Innsbruck/Bregenz - Wie die Geschichte der Tiroler und Vorarlberger Erziehungsheime aufgearbeitet wird, ist noch ungewiss. Bis Herbst wollen sich die politisch Verantwortlichen beider Länder Zeit geben, die Vorstudie vom Michaela Ralser zur Geschichte der Tiroler und Vorarlberger Erziehungsheime und Fürsorgeregime der 2. Republik zu diskutieren. Dies kündigten der Tiroler Landesrat Gerhard Reheis (SP) und Landesrätin Greti Schmid (VP) aus Vorarlberg bei der Präsentation der Vorstudie am Montag in Innsbruck an. "Ich will auf jeden Fall eine lückenlose Aufarbeitung", stellt Greti Schmid klar. Gemeinsam mit Tirol will sie Angebote prüfen, Südtirol und Salzburg, von wo Kinder nach Tirol und Vorarlberg geschickt wurden, mit ins Boot holen.

Ralser und ihre Mitautorinnen schlagen als Fortsetzung eine gemeinsame Studie der beiden Länder und vier Detailstudien zu exemplarischen Heimen vor. In Vorarlberg soll die frühere Fürsorgeerziehungsanstalt Jagdberg erforscht werden, deren Geschichte ins 19. Jahrhundert zurückreicht. Der komplett erhaltene Aktenbestand sei eine "einzigartige" Quelle. Sie nicht zu erforschen wäre ein politisches und wissenschaftliches Versäumnis.

Die Bubenburg in Fügen, exemplarisch für konfessionelle Heime, eingehend wissenschaftlich zu bearbeiten scheine angesichts der Opferberichte mehr als geboten.
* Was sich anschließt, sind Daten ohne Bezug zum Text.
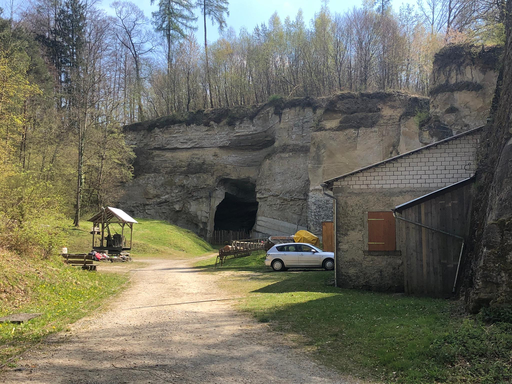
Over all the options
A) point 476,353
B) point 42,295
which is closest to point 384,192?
point 476,353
St. Martin in Schwaz, das einzige westösterreichische Erziehungsheim für schulentlassene Mädchen, sei als früheres Arbeitshaus und Gefängnis ein Beispiel für die Entwicklung einer Erziehungsanstalt. Und schließlich die Psychiatrische Kinderbeobachtungsstation von Maria Nowak-Vogl in Innsbruck. Deren Erforschung sei geradezu unerlässlich, um Fürsorgeerziehungsregime und Verbindungen zur Psychiatrie zu ermitteln. Erforscht werden sollte das Erziehungssystem interdisziplinär und unter Einbeziehung von Zeitzeugen, vor allem Betroffener. 470 Frauen und Männer, davon 185 Personen aus Vorarlberg und 285 aus Tirol, haben sich bisher bei den Opferschutzkommissionen der beiden Länder als Opfer von Gewaltpraktiken gemeldet.

Drei Säulen der Fürsorgeerziehung seien in ihrer strategischen Machtwirkung in den Heimen in Tirol und Vorarlberg zur Geltung gekommen, sagte Ralser bei der Präsentation der Vorstudie: Jugendfürsorge, Erziehungsheime und Kinderpsychiatrie hätten in wechselseitiger Abhängigkeit dieses System, geprägt durch fundamentalistischen und autoritären Stil, ermöglicht. Mit Heimaufenthalten verknüpft sei die soziale Frage gewesen. Es seien überwiegend uneheliche und " unterprivilegierte" Kinder auf die Heime verteilt worden. Warum es in Tirol nach Wien die höchste Dichte an Heimen gegeben hat, müsse noch erforscht werden.

Politische Verantwortung

Die Verantwortung für Zuweisung und Kontrolle der Heime trugen die Bezirksjugendämter und die Jugendwohlfahrt der Länder. Das Jugendwohlfahrtsgesetz von 1954 - es behielt für den gesamten Untersuchungszeitraum bis 1989 seine Wirkung - sei einer Verbesserung " nicht entgegengestanden", sagt Ralser. Doch: "Die Praxis blieb weit hinter der Zeit und den Möglichkeiten zurück."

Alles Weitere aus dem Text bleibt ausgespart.